The lab of Greg Scherrer, PhD, associate professor in the UNC Department of Cell Biology and Physiology, investigates the precise ways in which opioids interact with brain mechanisms and then, armed with a better understanding of the underlying biology, the lab pursues new ways to block pain without causing significant side effects. A member of the UNC Neuroscience Center, Scherrer received three grants totaling more than $11 million to continue his work.
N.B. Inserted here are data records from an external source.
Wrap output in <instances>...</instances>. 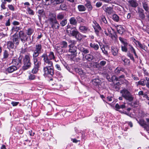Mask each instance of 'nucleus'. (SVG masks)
<instances>
[{
	"instance_id": "1",
	"label": "nucleus",
	"mask_w": 149,
	"mask_h": 149,
	"mask_svg": "<svg viewBox=\"0 0 149 149\" xmlns=\"http://www.w3.org/2000/svg\"><path fill=\"white\" fill-rule=\"evenodd\" d=\"M67 31L70 35L74 37L77 40L81 41L83 38V35L78 31L75 27H72L68 25L67 26Z\"/></svg>"
},
{
	"instance_id": "2",
	"label": "nucleus",
	"mask_w": 149,
	"mask_h": 149,
	"mask_svg": "<svg viewBox=\"0 0 149 149\" xmlns=\"http://www.w3.org/2000/svg\"><path fill=\"white\" fill-rule=\"evenodd\" d=\"M120 93L126 100L130 102L133 100L134 97L133 95L127 89L124 88L120 91Z\"/></svg>"
},
{
	"instance_id": "3",
	"label": "nucleus",
	"mask_w": 149,
	"mask_h": 149,
	"mask_svg": "<svg viewBox=\"0 0 149 149\" xmlns=\"http://www.w3.org/2000/svg\"><path fill=\"white\" fill-rule=\"evenodd\" d=\"M52 17L49 19V24L51 26V28L54 30H58L60 27V24L56 18V15L52 14Z\"/></svg>"
},
{
	"instance_id": "4",
	"label": "nucleus",
	"mask_w": 149,
	"mask_h": 149,
	"mask_svg": "<svg viewBox=\"0 0 149 149\" xmlns=\"http://www.w3.org/2000/svg\"><path fill=\"white\" fill-rule=\"evenodd\" d=\"M24 65L22 67L23 69L25 70L30 68L31 63L30 61V57L29 55H25L23 60Z\"/></svg>"
},
{
	"instance_id": "5",
	"label": "nucleus",
	"mask_w": 149,
	"mask_h": 149,
	"mask_svg": "<svg viewBox=\"0 0 149 149\" xmlns=\"http://www.w3.org/2000/svg\"><path fill=\"white\" fill-rule=\"evenodd\" d=\"M43 49L41 44H37L35 47V49L33 51L32 56L38 57L40 54L42 53Z\"/></svg>"
},
{
	"instance_id": "6",
	"label": "nucleus",
	"mask_w": 149,
	"mask_h": 149,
The National Institutes of Health’s Helping to End Addiction Long-term Initiative (NIH HEAL Initiative) is an aggressive, trans-agency effort to speed up scientific solutions to stem the national opioid public health crisis. Almost every NIH entity is accelerating research to address this public health emergency from all angles. As part of NIH HEAL, Scherrer’s lab received a $2.8-million, four-year grant to investigate pain relief mechanisms in the brain that play significant roles in chronic pain, a condition that affects about 100 million people in the United States alone.
“Our HEAL Initiative project will identify new pain relief targets within brain circuits, setting the stage for new medications to alleviate the emotional suffering of individuals without the addictive side effects associated with opioids,” said Scherrer, who also holds a joint faculty appointment in the UNC Department of Pharmacology.
The Scherrer lab also received a fourth R01 NIH grant – $7 million over five years – for an interdisciplinary project to generate and make publicly available an exceptional resource for the opioid research field: a comprehensive accounting of the various brain cell types that express each of the opioid receptors and peptides, as well as the cell-type-specific molecular changes that occur when these brain cells are exposed to opioids.
This project involves several investigators with outstanding expertise in the fields of single cell RNA sequencing and large-scale cell type characterization and circuit mapping; optical brain imaging as applied to the study of neural circuits; and neurobiology of opioids and the distribution and function of their receptors in addiction and pain circuits.
The Scherrer lab also received a Brain Research Foundation Scientific Innovations Award for $150,000 over two years to study the intersection of pain relief and addiction caused by opioid use.